Birkaç yıl önce gönüllü olarak görev aldığım bir meslek kuruluşunda , yönetimdeki arkadaşlarımla birlikte sektörümüze eğitimli işçiler yetiştirmek üzere biz de bir meslek lisesi açma girişiminde bulunmuştuk. Bu konuda Milli Eğitim Bakanlığı ile işbirliğine girerek onların elinde bulunan eski döküntü binalardan birini alıp, okul olması için gerekli tadilatları yapmış, içini de bakanlığın tek tip projelerine uygun olarak tefriş ettikten sonra mesleğimizle ilgili küçük ama modern bir de atölye kurarak 4 yıllık meslek lisesini devreye koymuştuk.
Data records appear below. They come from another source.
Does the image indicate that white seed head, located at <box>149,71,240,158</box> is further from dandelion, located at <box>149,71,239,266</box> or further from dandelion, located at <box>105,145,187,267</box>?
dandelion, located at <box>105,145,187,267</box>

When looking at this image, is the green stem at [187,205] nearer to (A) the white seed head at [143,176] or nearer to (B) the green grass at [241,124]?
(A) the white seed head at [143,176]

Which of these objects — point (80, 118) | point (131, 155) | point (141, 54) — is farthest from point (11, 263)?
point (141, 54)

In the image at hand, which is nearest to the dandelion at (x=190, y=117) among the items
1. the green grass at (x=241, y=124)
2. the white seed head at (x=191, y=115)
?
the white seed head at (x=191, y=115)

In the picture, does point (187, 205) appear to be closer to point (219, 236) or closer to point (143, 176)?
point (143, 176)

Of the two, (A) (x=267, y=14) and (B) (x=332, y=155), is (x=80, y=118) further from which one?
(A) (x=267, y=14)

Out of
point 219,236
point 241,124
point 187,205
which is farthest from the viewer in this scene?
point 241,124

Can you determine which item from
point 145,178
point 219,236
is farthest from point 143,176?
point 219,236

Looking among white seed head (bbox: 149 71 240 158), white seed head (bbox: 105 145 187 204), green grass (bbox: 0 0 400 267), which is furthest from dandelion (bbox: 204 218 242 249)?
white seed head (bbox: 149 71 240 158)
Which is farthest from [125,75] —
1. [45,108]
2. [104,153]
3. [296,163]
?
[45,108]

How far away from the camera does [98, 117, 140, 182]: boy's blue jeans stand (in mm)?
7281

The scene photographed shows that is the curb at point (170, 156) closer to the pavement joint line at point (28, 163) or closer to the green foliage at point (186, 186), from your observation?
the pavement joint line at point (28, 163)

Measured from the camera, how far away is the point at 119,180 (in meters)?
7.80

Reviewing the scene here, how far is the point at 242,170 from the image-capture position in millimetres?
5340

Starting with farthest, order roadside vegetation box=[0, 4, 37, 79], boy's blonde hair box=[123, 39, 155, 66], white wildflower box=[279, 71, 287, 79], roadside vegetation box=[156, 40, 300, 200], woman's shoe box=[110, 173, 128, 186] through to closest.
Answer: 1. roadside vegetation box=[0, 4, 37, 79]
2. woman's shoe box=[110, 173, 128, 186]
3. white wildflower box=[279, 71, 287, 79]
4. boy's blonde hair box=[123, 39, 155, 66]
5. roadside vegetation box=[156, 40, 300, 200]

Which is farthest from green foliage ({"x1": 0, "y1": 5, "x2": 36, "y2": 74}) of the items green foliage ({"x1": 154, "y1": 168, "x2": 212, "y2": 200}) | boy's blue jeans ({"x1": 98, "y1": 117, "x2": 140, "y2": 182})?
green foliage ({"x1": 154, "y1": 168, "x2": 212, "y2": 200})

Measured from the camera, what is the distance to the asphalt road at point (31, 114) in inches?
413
Milli Eğitimin atadığı öğretmenlere gerekli oryantasyon için sektörde eğitim vermiş, ayrıca meslekten emekli olmuş bir arkadaşımızı da tam zamanlı olarak okulda pratik eğitimden sorumlu hoca olarak istihdam etmiştik.
Milli eğitim bakanliği ile birlikte hazırladığımız ders programlarında - ilk yıl; düz liseler gibi genel eğitim, -ikinci yıl; teorik mesleki eğitimi, -üçüncü yıl; atölye çalışmaları eğitimi verildikten sonra -son yılı da sektördeki firmalarda staj yaparak tamamliyorlar. Okulumuz mezunlarının büyük bir çoğunluğu staj yaptıkları fabrikalarda çalışmaya devam ettiler...
Bütün bunları niçin yazdım biliyor musunuz?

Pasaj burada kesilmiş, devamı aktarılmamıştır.